Родился Григорий в деревне, неподалеку от Талицкого. Отец его был деревенский портной, мать — швея. Не было Гришке еще и семи, когда запорола его веревкой родимая мать чуть ли не до смерти, поверив дурному навету на сына. А вскоре сама у него валялась в ногах, вымаливала прощение…
Мальчишкой его отдали в учение к иконнику-кустарю в своей же деревне. Наловчился с годами, глаз пристрелял. Отправил тогда отец Гришку в Москву, на Рогожку. Там он маслом писать обучился, с мелочи, благодаря своему таланту, на крупное перешел, стал расписывать стены, работать в церквах. Обзавелся костюмом-тройкой, тросточкой, шляпой, отпустил молодые усы. В село возвратился эдаким фертом и был приглашен выполнять солидный подряд — расписывать стены в женском монастыре.
Монастырь был верстах в сорока от села. Поместили их, мастеров, в монастырской гостинице, дали им в услужение двух молодых монашек. Отслужил поп молебен, распорядился главный их мастер, Фомич, кому что делать, — и с богом, ребята, давай начинай!..
На Гришкину долю выпало расписать боковую часть арки. Фомич прочертил на стене размеры и дал образец — «долбильник», по которому должно писать. Пристроил Григорий к стене невысокую лесенку, стал размечать, где у святых должны быть глаза, борода, сияние… Все шло хорошо, глаз у него был верный. Порой сам Фомич заходил, подсказывал, поправлял. Раз даже обматерил по-крупному, с лестницы Гришку стащил, когда у него один из святых вроде как в пляс пустился. Соскоблил самолично, своими руками, фигуру и поднес к носу Гришки кулак: только попробуй мне вольничать!.. Нрав у главного мастера был крутой, а глаз настолько пристрелян, что даже самомалейшее отклонение от подлинника никогда не пропустит.
Церковь была мрачна, холодна, темно, будто в склепе. А за решетками окон, на воле, солнце сияет, птички поют, пахнет цветущими травами, бабочки там порхают с цветка на цветок, неподалеку синеет озеро. Ребятишки промчались с удочками, молодые монашки с лубяночками по землянику пошли. Средь них заметил и ту, которая им прислуживала, Евстолию, — мед иногда приносила, свежую землянику, игуменья их отпускала за земляникой в недальний лесок…
Не выдержал Гришка, сам плохо помнит, как очутился за монастырской стеной, на плотно убитой тропиночке к озеру.
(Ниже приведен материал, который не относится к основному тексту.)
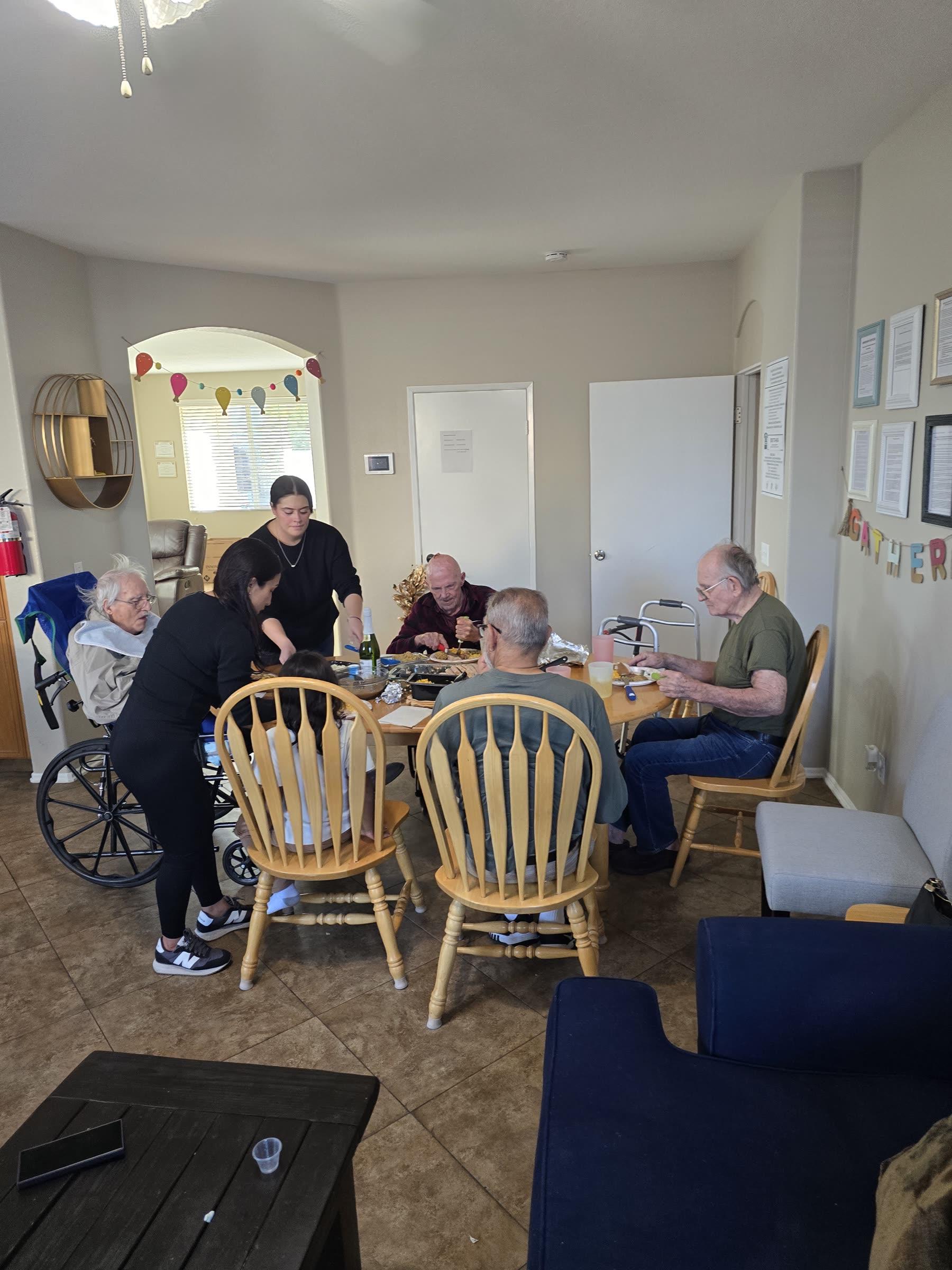 Residents and caregivers sharing a holiday meal together at Everlast Assisted Living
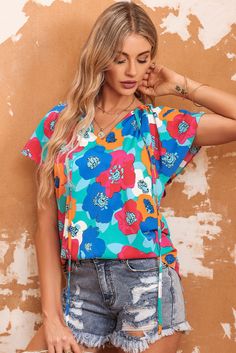 This women's blouse features an airy, relaxed fit. Elongated flutter sleeves create a striking aesthetic, while the vibrant florals provide a hint of femininity. The drawstring v-neck adds a touch of sensual charm. Category: Tops > Blouses & Shirts Material: 100%Polyester Sleeve Length: short sleeve Neckline: V Neck Occasion: Daily Brand: None Style: casual Color: Multicolor Silhouette: Shift Pattern: Floral Size Chart (CM): Sizes Bust Sleeve_Length Length Hem_Width Relax Relax Relax Relax S 98 Lisa Fischer, Shift Pattern, Floral Pants, Printed Drawstring, Flutter Sleeves, Neck Pattern, Sleeve Designs, Online Boutiques, Short Sleeve Blouse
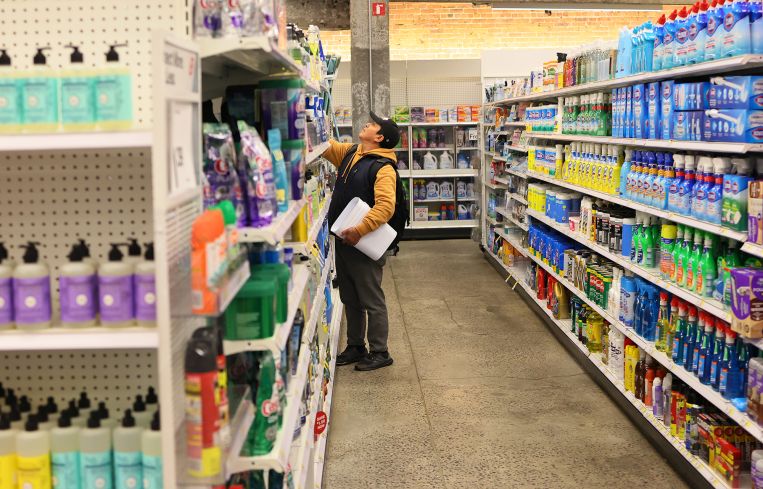 A lone shopper in the aisle of a department store.
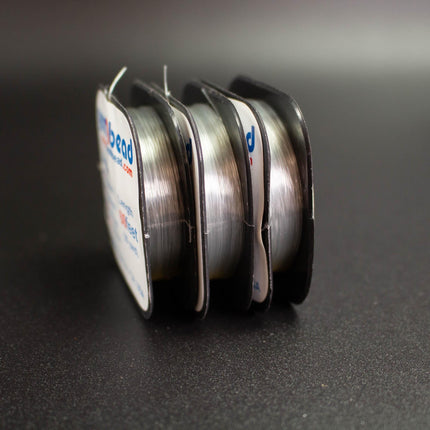 Three spools of silver thread are neatly arranged on a dark surface.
Растелешился — и с берега в воду…
Ух, благодать!
Накупался до синего дыма в глазах, — и прямо так, голяком, развалился на бережку, на песочке…
В небе тучки пасутся, белые, словно Христовы овечки. Березки на той стороне залива прямо к воде сбежались, белые ножки в цветах утопили, стоят — и своим отражением любуются…
Господи, сколько же красок разных в природе! Вот если бы вместо апостольских постных рож писать ему эти цветочки, и зелень, и тучки, и небо, и озеро…
Острым кончиком кисти он стал мысленно трогать цветочки, небо и зелень, прикидывая, как бы все это стало звучать на картине, и не заметил, как, разморенный купанием и жарким июльским солнцем, заснул.